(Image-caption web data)
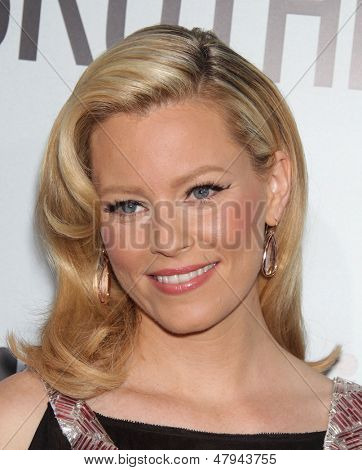 LOS ANGELES - AUG 16:  ELIZABETH BANKS arrives to the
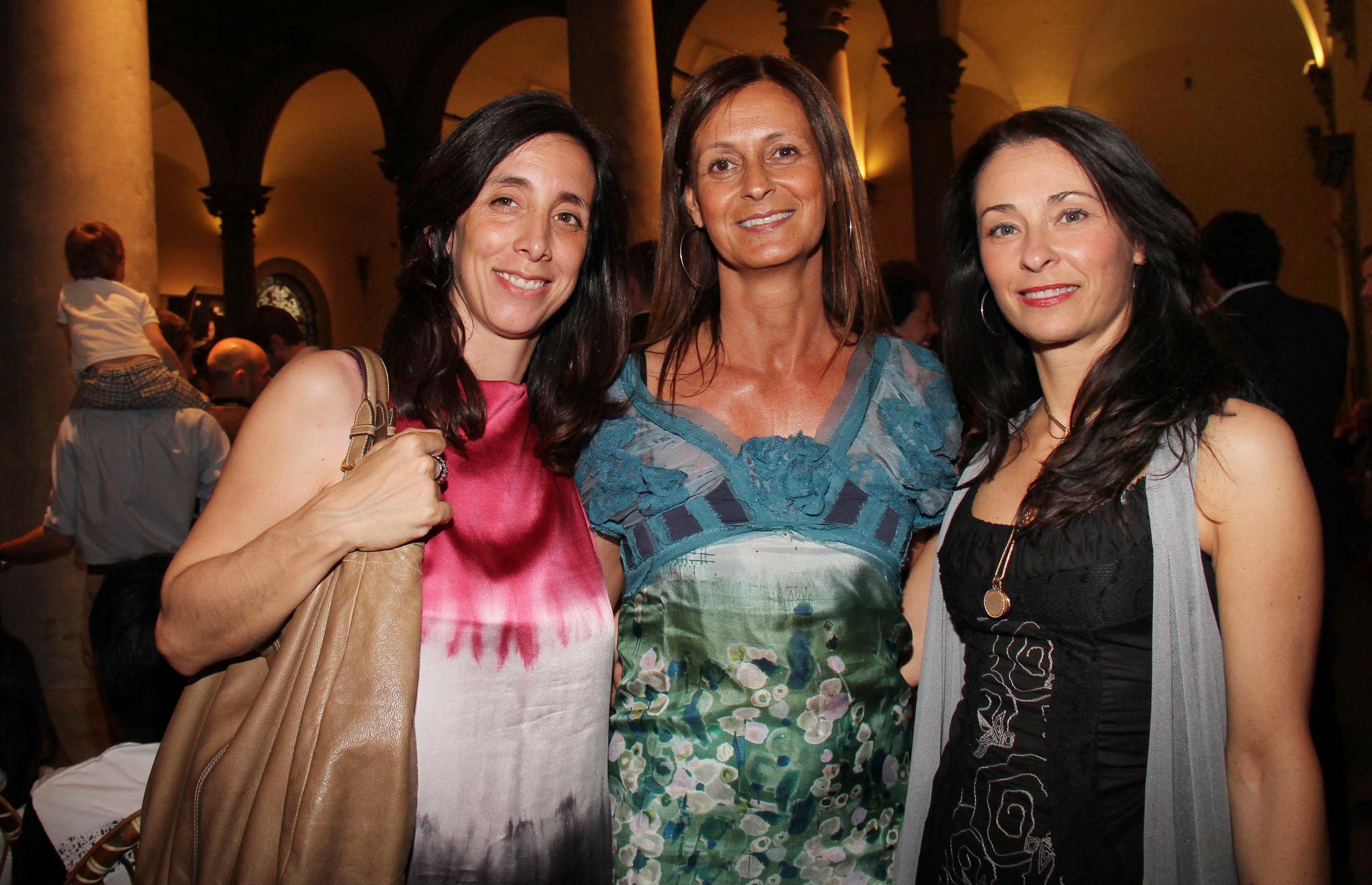 PRESSPHOTO Firenze, Palazzo Strozzi, Milano 25, Col cuore si può. Nella foto Paola Antoniol, Letizia Manoelli e Gisella Mossa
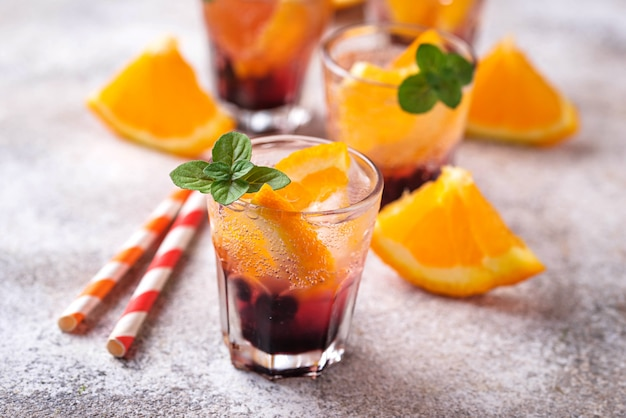 Sommergetränk mit orange und beeren Premium Fotos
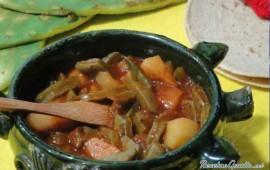 nopales-en-salsa-pasilla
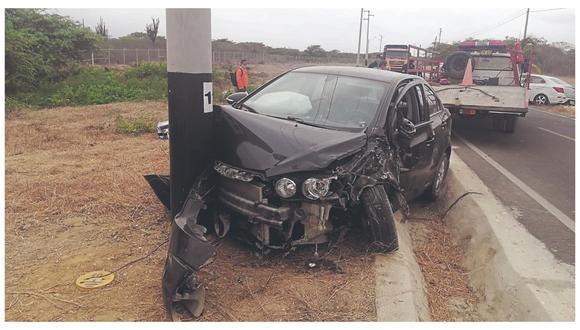 Los pasajeros resultaron con lesiones leves. Uno de los vehículos terminó estrellándose contra un poste de alumbrado.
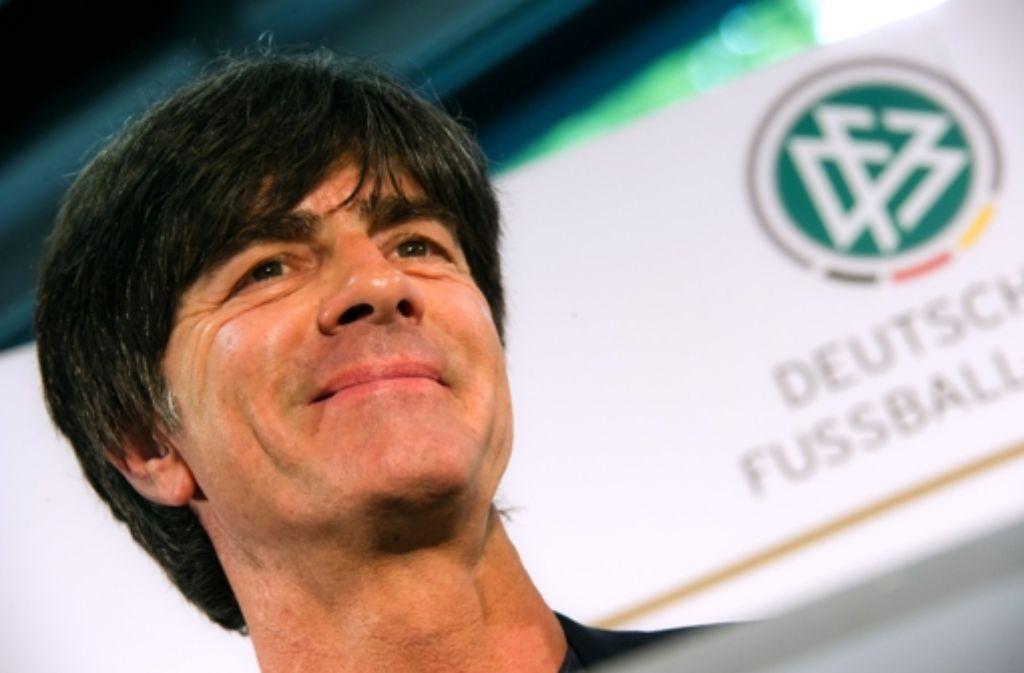 Nun steht das Programm von Bundestrainer Joachim Löw bis zur WM in Brasilien. Foto: dpa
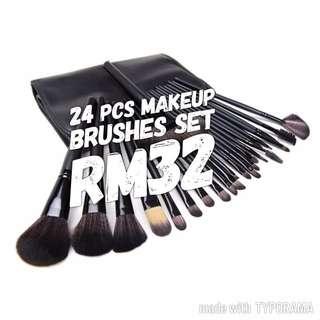 24/32 pieces make up brushes set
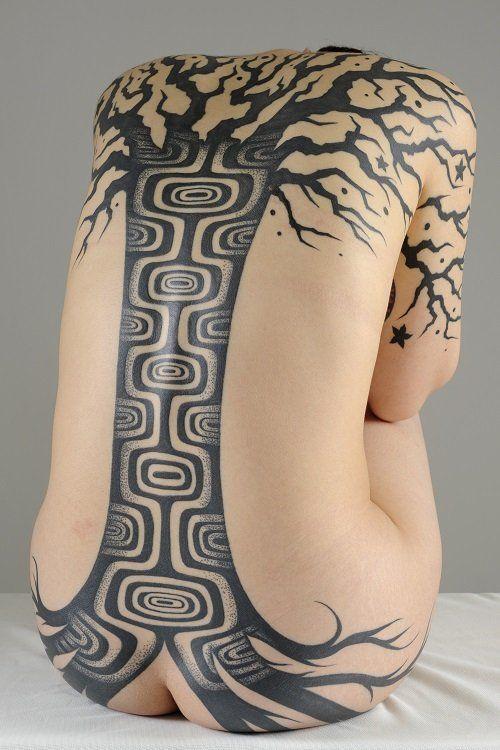 『縄文族 JOMON TRIBE』とは、タトゥーアーティストの大島托とフォトグラファーのケロッピー前田によるアートプロジェクトである。 JOMON TRIBE © TAKU OSHIMA & RYOICHI KEROPPY MAEDA 大島托は、黒一色の文様を刻むトライバル・タトゥーおよびブラック…
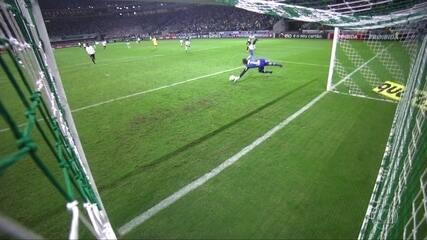 Gol do Corinthians! Arana recebe de Romero e amplia, aos 19' do 2º tempo
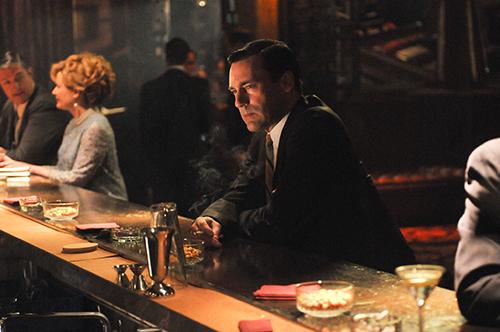 Nhiều cô gái trẻ thường bị hấp dẫn bởi những người đàn ông lịch lãm, ngồi yên lặng nhâm nhi đồ uống một mình tại các quán bar. Ảnh: GQ.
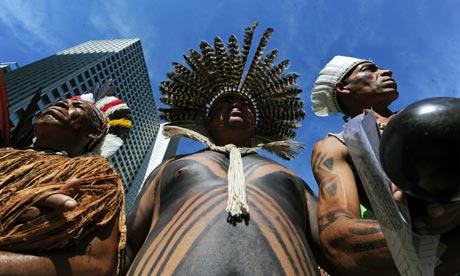 Rio+20 : Brazilian natives stand still in downtown Rio de Janeiro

ABOUT THIS TASK>
The copy starts at the line holding "KEROPPY MAEDA 大島托は、黒一色の文様を刻むトライバル・タトゥーおよびブラック…" and ends at the last line of the records above. Transcribe those lines exactly, pictures excluded.

TASK RESPONSE>
 『縄文族 JOMON TRIBE』とは、タトゥーアーティストの大島托とフォトグラファーのケロッピー前田によるアートプロジェクトである。 JOMON TRIBE © TAKU OSHIMA & RYOICHI KEROPPY MAEDA 大島托は、黒一色の文様を刻むトライバル・タトゥーおよびブラック…
 Gol do Corinthians! Arana recebe de Romero e amplia, aos 19' do 2º tempo
 Nhiều cô gái trẻ thường bị hấp dẫn bởi những người đàn ông lịch lãm, ngồi yên lặng nhâm nhi đồ uống một mình tại các quán bar. Ảnh: GQ.
 Rio+20 : Brazilian natives stand still in downtown Rio de Janeiro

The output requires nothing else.